During the trial and before the cause was submitted plaintiff made a motion that his former attorney and the then judge of the Perry circuit court, vacate the bench to be followed by the appointment of a special judge to try the case, since it might be embarrassing for the judge to preside at the trial of the case, but that motion was never acted on. We will now briefly consider the three affirmative defenses interposed by appellee to the petition:
(1) The evidence in support of defense (1) (Rescission) was, after the elimination of the testimony of defendant, supported only by his brother, Lewis Abner, but denied by Mrs. C.C. Hurt. Her testimony is unimpeached except by that of Lewis Abner. On the contrary it was strongly fortified by the circumstances of the case. The land, as we have seen, was practically worthless, except for the timber growing upon it. A large part of the timber was removed from the surface by the defendant and converted by him into marketable products, which were sold by Combs under the attachment he obtained when he foreclosed his mortgage. It is therefore inconceivable that C.C. Hurt would consent to rescind the deed he had executed to defendant, and cancel the notes of the latter after the land had been stripped of the timber thereon, which, as we have seen, was its chief value, and therefore the testimony of Lewis Abner to the contrary is so incredible as to be entitled to but little, if any credibility.

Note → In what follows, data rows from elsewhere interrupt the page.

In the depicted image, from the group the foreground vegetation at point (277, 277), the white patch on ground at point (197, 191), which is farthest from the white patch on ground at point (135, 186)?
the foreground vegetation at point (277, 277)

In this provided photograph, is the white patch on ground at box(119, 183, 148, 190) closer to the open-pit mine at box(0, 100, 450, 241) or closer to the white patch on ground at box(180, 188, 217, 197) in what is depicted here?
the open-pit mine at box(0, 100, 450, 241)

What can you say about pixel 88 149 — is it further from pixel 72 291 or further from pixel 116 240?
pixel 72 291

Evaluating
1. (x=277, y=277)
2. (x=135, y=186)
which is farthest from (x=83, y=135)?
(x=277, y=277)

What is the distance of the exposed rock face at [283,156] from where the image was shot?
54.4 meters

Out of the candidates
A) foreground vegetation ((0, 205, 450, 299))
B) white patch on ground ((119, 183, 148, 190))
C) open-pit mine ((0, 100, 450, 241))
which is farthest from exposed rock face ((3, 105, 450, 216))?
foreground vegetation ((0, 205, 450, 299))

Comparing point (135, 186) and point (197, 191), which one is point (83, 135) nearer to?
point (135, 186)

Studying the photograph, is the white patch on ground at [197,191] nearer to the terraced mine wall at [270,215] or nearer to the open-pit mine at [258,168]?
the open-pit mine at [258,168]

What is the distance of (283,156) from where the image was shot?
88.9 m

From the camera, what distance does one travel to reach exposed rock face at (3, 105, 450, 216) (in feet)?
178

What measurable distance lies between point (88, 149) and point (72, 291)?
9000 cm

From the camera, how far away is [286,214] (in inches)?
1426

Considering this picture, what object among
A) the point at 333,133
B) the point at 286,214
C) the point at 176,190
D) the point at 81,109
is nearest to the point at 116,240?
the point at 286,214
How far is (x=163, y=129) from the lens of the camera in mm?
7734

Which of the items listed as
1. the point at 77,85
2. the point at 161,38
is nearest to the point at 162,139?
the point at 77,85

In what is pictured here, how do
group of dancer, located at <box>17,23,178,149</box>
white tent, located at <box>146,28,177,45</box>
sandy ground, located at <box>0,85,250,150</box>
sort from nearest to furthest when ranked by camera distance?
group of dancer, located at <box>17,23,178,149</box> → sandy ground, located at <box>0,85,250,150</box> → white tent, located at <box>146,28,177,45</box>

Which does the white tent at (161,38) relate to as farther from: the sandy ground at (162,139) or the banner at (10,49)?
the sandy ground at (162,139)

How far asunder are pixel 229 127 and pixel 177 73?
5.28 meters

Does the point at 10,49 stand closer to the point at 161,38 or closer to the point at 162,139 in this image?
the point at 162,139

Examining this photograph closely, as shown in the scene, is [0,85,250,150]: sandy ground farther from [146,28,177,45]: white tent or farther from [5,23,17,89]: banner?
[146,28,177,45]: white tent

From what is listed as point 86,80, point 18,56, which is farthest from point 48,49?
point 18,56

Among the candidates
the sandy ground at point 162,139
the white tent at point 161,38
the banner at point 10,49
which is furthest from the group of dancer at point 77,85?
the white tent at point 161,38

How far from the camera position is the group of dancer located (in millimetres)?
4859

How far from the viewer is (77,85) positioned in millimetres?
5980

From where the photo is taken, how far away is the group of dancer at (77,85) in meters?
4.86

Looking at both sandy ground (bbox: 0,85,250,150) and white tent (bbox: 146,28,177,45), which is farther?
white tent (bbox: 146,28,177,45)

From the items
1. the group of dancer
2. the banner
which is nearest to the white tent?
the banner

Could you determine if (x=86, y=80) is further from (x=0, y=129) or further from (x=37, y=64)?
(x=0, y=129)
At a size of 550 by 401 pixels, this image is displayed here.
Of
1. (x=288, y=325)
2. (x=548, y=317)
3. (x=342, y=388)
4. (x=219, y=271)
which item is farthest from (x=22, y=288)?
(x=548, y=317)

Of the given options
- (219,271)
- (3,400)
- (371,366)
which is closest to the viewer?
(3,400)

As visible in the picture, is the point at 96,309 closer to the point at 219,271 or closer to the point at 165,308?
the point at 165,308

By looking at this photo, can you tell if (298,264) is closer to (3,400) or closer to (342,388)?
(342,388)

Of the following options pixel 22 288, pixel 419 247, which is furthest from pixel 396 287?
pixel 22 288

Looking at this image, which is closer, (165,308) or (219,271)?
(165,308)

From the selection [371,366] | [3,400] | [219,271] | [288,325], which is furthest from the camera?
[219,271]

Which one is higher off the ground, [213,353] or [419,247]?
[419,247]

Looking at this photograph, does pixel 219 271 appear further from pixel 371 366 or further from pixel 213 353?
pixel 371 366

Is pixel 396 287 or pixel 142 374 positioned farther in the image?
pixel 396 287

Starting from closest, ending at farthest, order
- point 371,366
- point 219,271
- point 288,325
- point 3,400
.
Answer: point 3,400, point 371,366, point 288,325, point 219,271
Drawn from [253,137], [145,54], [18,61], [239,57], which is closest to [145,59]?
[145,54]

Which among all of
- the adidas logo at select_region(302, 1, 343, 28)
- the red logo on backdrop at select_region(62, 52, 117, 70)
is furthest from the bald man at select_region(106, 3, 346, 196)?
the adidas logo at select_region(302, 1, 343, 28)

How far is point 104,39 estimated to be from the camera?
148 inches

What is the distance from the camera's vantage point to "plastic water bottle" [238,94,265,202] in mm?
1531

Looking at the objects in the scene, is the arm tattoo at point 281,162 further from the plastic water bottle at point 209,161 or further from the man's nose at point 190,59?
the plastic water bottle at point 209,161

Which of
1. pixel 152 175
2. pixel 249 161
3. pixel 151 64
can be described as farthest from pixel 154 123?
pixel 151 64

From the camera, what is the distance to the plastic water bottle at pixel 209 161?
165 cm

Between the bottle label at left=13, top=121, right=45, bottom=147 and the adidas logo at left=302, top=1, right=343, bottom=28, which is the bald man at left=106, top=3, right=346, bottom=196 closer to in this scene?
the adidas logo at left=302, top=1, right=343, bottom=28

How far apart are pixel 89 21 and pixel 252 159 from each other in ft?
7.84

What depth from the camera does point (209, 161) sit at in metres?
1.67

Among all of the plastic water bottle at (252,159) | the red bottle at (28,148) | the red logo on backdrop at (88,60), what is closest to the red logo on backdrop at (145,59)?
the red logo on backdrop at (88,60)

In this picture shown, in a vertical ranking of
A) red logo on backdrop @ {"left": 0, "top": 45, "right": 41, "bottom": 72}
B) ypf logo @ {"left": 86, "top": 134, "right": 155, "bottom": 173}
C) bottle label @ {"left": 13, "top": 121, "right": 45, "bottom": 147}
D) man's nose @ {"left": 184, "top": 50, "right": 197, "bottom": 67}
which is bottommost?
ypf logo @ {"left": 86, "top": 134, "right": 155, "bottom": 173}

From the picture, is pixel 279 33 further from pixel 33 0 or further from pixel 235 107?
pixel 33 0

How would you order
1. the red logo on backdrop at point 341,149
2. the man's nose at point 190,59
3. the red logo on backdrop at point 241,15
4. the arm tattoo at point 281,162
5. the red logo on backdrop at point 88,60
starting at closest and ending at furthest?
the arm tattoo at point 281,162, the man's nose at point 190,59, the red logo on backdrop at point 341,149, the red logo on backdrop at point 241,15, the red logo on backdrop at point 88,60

(2) The defense of failure of consideration is entirely without support. Abner agreed to pay the debt of Combs as a part of the consideration for his purchase of the tract. He did not do so and unless he was prevented from doing so by C.C. Hurt his failure to make the payment to Combs cannot be attributed to his vendor. By not keeping that promise and by diminishing the security of Combs the latter was induced to file his action and for which C.C. Hurt was in no wise responsible. It is therefore nothing less than sophistry to insist upon a failure of consideration for the conveyance by Hurt. This defense, therefore, is entirely without merit.
The third defense (res judicata) is equally fallacious. That plea arises only between antagonistic litigants. No such antagonism existed between C.C. Hurt and appellee, Abner, in the Combs case. Therefore, the very foundation for the doctrine of res judicata was absent, thereby rendering that defense also unavailable and without merit.
It is perfectly patent that, under the facts as disclosed in this record, the predicament of the defendant, and appellee, was voluntarily produced by himself pulling the house down upon him by not paying Combs or procuring him to postpone his action until sufficient funds could be realized from the manufactured timber to satisfy his debt. Therefore, no one is to blame for any loss he may have sustained but himself.
Wherefore, the judgment is reversed with directions to set it aside and to enter one in favor of plaintiff for the amount of the notes sued on, plus interest and costs.